§ Document segment:
-----

Feel really hurt by my dds' lack of care over Mother's Day(33 Posts)
I know that Mother's Day is mainly just an over commercialised excuse for the shops to make money, but I can't help feeling hurt & upset by the sheer selfishness of my dds (16 & 13).
I have had a card (chosen by dh I suspect) a "Happy Mothers Day" thrown at me from from dd2 on her way to the kitchen and a HMD status posted by her on Facebook (mainly for the benefit of her friends I suspect). Dd1 told me she is walking round looking miserable because she doesn't want me & dh to talk to her "because you are too annoying".
Friends of theirs have bought presents and flowers for their mums, done breakfast in bed etc, etc, all off their own backs.
I realise it's probably my fault that they are so selfish & uncaring, but it's really made me feel sad today. It would be lovely to go out for a meal or something as a family, but the moaning they would do beforehand and the fact that dd2 is such a fussy eater would make what should be a pleasant occasion just miserable.

-----

§ What to produce:
Retype the forum post about Mother's Day word for word, from its title line to its final sentence.

§ Record excerpts:

-----

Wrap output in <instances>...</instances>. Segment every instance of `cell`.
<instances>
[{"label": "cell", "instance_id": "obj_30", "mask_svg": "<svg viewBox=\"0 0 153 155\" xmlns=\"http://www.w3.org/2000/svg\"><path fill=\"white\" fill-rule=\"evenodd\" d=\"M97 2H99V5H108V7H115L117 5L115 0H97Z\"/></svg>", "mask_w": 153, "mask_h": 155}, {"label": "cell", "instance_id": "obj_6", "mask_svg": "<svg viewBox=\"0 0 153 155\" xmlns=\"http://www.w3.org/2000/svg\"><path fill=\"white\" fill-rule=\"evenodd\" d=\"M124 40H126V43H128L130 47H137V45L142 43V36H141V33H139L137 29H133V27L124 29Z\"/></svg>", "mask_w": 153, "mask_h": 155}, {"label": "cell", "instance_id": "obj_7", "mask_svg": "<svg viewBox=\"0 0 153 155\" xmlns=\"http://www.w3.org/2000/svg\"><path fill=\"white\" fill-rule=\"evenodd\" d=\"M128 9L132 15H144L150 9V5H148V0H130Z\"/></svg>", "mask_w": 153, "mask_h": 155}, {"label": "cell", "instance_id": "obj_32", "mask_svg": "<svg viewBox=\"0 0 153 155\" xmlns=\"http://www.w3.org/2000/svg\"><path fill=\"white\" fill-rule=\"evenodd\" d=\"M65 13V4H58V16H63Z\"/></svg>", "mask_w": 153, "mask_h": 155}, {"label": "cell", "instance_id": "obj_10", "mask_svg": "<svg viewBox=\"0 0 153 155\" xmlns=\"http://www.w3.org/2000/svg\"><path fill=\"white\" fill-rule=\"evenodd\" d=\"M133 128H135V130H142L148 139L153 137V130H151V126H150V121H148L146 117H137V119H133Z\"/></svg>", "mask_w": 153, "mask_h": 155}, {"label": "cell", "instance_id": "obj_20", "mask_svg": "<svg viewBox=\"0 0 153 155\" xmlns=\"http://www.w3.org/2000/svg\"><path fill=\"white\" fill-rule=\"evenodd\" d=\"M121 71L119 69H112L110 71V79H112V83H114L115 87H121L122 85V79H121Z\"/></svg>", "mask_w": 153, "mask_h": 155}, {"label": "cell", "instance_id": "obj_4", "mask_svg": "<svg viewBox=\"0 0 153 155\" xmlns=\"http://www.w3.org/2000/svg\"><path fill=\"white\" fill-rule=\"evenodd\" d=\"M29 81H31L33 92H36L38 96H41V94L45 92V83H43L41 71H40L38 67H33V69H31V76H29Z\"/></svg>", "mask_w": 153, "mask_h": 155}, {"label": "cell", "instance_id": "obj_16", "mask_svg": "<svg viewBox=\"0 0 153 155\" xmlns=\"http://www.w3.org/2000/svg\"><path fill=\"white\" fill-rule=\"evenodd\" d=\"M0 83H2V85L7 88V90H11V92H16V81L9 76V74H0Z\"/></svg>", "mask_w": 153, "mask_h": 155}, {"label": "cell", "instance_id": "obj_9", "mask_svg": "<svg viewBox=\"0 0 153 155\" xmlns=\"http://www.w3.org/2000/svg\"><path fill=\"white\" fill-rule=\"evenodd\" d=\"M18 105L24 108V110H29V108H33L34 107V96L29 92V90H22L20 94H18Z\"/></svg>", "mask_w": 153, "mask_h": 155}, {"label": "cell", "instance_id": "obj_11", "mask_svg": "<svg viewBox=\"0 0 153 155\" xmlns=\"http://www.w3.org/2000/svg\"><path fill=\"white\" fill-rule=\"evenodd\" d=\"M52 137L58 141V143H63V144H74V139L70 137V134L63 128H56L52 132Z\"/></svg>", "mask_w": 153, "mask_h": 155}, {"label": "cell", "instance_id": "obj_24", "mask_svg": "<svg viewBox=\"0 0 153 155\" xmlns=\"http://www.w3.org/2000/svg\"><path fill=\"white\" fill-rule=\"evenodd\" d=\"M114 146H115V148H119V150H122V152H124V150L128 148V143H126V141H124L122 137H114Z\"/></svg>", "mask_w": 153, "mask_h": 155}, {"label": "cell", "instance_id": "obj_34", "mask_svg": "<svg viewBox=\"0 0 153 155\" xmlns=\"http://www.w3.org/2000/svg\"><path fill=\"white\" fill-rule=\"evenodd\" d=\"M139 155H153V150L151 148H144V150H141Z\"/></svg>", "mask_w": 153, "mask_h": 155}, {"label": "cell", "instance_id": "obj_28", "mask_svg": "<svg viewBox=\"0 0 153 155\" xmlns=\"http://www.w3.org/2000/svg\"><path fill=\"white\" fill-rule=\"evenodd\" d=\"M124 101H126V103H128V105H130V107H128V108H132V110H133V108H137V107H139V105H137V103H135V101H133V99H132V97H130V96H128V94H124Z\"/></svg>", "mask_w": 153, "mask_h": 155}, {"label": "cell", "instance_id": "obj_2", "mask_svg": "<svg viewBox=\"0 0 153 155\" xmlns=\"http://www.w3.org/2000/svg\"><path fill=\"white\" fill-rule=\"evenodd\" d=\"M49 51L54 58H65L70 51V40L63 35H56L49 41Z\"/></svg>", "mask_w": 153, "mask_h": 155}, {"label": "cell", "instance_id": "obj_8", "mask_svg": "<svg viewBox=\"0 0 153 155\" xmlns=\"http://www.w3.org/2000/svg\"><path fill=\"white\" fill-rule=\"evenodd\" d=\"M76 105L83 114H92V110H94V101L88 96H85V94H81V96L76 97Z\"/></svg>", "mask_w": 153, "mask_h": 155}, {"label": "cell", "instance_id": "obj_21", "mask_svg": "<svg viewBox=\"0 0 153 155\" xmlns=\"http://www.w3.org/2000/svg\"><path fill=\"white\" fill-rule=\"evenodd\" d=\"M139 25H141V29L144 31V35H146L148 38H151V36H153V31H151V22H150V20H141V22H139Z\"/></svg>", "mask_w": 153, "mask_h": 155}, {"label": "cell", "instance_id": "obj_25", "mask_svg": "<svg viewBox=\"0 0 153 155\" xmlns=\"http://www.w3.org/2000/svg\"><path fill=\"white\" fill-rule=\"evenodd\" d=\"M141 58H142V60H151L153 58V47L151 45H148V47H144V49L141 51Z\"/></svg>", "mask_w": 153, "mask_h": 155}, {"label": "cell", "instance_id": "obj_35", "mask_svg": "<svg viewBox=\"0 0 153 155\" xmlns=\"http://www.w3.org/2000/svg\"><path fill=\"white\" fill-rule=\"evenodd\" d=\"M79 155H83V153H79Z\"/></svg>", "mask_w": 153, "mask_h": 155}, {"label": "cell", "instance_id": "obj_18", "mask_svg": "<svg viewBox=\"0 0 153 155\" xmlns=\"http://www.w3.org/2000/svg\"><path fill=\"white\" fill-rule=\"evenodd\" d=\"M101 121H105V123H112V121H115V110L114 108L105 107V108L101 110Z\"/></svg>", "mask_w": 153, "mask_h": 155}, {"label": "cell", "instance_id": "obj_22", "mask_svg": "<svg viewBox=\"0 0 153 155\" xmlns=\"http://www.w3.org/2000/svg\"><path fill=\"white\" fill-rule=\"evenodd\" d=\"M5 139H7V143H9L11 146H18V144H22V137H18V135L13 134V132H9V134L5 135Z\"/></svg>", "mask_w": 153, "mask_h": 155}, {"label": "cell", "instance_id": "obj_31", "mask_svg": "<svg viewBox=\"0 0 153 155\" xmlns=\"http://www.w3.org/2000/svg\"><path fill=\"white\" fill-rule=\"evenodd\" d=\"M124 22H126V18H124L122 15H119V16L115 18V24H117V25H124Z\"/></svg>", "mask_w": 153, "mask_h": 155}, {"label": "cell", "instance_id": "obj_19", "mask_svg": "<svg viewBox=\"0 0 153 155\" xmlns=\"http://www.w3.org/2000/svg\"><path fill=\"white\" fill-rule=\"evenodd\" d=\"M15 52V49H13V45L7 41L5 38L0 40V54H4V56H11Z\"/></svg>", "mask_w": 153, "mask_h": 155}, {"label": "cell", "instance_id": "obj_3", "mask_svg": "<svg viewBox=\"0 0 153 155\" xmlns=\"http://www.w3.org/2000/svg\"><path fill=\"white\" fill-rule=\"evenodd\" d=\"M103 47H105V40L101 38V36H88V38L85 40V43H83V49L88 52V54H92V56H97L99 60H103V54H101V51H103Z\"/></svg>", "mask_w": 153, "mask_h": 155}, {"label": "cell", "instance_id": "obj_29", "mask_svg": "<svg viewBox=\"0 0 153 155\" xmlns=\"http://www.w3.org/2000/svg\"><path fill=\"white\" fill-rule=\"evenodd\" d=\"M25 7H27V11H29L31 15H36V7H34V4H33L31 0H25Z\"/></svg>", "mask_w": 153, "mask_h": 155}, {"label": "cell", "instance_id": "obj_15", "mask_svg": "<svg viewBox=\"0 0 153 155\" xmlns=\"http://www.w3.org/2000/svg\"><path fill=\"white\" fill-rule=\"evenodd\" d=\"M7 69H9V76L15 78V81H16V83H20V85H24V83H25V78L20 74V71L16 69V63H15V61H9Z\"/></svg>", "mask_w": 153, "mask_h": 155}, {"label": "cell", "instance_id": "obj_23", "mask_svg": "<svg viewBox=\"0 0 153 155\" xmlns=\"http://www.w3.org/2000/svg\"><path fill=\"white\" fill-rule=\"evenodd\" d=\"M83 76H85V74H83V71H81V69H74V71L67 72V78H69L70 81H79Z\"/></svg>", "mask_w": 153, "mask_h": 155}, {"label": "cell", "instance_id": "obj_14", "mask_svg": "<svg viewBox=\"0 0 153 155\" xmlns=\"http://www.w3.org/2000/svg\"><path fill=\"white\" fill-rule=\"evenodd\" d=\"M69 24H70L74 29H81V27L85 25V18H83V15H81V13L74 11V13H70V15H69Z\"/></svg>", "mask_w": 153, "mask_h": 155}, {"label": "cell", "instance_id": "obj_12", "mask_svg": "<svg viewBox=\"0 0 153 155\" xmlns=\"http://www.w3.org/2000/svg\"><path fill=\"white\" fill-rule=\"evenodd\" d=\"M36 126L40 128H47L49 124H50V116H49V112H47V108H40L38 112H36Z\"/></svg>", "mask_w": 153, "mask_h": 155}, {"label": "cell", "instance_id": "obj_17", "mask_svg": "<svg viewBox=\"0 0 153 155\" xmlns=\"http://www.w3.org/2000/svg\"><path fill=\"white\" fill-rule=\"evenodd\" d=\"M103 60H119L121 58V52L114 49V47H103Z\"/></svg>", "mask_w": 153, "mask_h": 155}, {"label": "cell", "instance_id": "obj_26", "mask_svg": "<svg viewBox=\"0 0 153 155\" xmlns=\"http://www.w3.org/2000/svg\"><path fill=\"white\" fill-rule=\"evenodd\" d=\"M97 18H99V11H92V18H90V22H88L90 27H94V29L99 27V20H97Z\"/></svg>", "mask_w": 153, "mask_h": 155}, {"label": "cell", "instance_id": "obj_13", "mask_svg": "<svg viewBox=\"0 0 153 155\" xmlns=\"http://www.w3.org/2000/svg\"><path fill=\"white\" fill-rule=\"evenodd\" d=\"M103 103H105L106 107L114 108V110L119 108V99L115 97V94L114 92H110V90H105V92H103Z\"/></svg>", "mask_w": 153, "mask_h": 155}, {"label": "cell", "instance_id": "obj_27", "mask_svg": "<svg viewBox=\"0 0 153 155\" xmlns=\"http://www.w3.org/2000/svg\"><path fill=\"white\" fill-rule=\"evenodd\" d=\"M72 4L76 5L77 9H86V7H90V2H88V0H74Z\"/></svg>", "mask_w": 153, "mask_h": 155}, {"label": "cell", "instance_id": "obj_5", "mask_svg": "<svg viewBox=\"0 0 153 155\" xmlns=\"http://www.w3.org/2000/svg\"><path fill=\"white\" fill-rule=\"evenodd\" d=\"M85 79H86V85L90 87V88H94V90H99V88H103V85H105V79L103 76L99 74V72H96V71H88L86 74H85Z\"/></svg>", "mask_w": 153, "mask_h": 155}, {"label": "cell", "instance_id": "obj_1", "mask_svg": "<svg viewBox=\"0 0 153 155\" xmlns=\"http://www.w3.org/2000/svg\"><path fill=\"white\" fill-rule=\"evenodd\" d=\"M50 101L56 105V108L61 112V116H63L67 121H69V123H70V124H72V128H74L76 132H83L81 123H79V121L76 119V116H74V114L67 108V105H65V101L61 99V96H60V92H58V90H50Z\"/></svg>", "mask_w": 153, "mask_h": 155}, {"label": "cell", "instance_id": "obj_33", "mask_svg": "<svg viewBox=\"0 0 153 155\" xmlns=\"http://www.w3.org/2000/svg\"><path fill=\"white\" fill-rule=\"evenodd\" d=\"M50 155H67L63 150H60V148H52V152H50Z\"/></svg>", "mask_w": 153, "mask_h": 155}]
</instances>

-----

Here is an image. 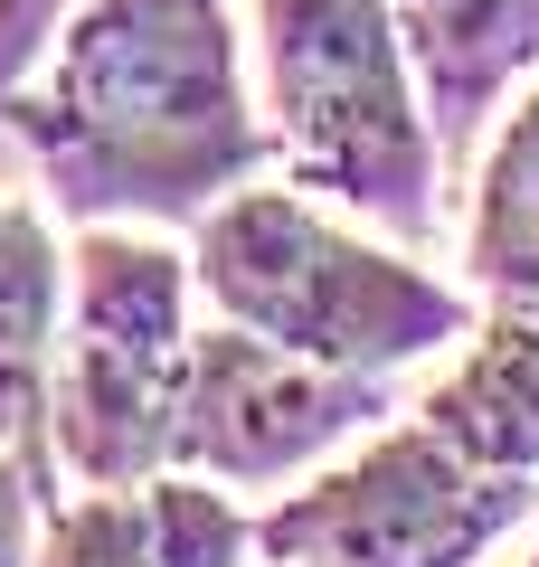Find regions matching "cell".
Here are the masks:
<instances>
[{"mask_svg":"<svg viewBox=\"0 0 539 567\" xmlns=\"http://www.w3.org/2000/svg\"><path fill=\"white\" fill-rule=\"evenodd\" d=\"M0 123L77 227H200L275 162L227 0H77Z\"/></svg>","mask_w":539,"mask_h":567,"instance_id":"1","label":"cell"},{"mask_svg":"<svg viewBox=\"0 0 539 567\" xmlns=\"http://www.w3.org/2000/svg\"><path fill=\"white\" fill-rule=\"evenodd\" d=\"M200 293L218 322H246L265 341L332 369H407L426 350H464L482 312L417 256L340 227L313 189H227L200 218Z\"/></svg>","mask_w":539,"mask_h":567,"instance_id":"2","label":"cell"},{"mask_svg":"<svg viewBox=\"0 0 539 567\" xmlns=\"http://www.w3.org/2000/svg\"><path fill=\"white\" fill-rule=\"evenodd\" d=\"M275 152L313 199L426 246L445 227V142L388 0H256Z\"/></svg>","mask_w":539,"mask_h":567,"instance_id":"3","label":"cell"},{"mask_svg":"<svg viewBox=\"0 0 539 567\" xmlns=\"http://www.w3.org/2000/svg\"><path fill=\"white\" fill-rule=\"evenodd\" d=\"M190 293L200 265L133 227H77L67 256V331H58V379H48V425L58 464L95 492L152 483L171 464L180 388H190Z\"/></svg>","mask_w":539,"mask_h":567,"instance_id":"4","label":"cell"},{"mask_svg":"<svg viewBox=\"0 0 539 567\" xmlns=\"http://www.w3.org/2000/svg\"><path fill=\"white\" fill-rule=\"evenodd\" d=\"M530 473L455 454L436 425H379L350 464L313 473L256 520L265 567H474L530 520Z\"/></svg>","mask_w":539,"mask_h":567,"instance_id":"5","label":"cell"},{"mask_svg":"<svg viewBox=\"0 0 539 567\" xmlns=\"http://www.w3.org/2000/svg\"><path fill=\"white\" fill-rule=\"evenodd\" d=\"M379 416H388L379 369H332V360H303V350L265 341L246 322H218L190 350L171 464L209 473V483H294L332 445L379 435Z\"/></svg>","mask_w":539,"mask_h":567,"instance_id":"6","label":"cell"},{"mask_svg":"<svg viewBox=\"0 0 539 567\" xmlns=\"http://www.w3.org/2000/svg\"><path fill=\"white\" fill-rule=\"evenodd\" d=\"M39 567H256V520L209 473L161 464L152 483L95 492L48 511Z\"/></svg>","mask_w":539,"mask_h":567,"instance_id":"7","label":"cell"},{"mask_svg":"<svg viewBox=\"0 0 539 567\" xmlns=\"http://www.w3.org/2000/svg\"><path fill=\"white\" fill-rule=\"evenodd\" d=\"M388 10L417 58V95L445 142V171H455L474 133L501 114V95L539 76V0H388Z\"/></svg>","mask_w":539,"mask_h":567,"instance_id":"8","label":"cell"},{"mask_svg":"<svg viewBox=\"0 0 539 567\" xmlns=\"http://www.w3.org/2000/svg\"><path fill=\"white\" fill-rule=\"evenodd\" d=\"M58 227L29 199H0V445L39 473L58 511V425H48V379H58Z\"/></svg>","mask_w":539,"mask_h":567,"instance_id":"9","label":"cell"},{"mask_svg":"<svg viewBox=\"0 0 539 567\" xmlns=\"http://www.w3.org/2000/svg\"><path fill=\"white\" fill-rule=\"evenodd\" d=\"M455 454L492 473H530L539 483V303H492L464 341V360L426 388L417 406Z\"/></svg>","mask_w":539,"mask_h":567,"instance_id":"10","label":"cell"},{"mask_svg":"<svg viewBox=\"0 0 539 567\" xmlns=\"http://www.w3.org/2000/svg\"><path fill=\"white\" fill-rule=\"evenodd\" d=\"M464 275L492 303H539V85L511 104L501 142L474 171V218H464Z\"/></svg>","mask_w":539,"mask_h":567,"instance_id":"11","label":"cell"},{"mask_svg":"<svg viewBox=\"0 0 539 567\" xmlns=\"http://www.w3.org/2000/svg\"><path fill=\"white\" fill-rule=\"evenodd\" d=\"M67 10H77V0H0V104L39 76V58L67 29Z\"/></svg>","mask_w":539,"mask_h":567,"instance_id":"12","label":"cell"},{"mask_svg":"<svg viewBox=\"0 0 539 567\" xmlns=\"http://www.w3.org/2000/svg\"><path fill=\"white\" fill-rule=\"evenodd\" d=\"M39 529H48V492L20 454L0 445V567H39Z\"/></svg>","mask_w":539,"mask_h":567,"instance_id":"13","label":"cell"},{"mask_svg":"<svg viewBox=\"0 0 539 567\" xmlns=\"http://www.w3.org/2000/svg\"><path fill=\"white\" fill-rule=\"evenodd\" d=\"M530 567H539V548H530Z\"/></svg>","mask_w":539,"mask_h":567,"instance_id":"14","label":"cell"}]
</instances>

-----

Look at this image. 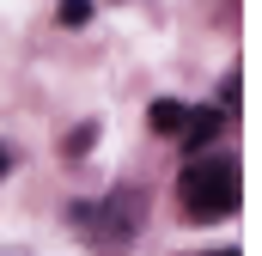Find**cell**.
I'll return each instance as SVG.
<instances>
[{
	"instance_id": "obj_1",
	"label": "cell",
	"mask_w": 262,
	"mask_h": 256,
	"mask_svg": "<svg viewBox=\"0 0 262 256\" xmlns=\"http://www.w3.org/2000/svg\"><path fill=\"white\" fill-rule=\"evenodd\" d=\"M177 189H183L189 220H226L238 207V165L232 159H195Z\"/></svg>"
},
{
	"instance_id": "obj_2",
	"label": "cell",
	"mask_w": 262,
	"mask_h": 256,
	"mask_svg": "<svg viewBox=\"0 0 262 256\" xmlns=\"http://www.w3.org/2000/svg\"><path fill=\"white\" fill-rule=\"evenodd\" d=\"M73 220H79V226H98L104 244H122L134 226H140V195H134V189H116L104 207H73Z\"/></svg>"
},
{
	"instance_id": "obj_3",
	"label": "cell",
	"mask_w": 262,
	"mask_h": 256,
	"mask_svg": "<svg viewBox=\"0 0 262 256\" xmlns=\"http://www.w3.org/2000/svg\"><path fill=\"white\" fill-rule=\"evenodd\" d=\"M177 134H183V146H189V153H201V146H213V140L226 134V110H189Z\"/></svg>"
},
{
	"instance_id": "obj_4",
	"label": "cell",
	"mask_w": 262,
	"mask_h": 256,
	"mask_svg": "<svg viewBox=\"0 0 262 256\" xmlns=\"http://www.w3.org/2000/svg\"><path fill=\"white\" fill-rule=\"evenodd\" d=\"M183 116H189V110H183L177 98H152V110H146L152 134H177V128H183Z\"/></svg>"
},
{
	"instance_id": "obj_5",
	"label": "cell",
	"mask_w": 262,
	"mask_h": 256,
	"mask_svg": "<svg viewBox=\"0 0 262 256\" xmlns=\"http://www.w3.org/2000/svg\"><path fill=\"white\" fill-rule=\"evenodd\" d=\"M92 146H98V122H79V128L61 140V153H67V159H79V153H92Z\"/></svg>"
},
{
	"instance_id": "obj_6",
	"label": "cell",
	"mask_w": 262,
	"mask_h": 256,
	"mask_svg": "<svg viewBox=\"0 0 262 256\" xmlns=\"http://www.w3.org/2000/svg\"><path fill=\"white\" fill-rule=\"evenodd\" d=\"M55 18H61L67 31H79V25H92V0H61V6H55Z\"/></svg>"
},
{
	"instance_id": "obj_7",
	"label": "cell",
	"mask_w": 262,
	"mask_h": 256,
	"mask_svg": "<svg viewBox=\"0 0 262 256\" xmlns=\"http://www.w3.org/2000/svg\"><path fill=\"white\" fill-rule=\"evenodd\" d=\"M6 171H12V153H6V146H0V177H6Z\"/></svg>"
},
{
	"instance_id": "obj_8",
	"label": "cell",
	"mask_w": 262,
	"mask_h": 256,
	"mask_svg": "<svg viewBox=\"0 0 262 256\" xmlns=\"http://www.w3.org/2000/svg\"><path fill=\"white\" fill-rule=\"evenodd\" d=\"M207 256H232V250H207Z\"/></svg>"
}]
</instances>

-----

§ Exercise solution:
Feel really hurt by my dds' lack of care over Mother's Day(33 Posts)
I know that Mother's Day is mainly just an over commercialised excuse for the shops to make money, but I can't help feeling hurt & upset by the sheer selfishness of my dds (16 & 13).
I have had a card (chosen by dh I suspect) a "Happy Mothers Day" thrown at me from from dd2 on her way to the kitchen and a HMD status posted by her on Facebook (mainly for the benefit of her friends I suspect). Dd1 told me she is walking round looking miserable because she doesn't want me & dh to talk to her "because you are too annoying".
Friends of theirs have bought presents and flowers for their mums, done breakfast in bed etc, etc, all off their own backs.
I realise it's probably my fault that they are so selfish & uncaring, but it's really made me feel sad today. It would be lovely to go out for a meal or something as a family, but the moaning they would do beforehand and the fact that dd2 is such a fussy eater would make what should be a pleasant occasion just miserable.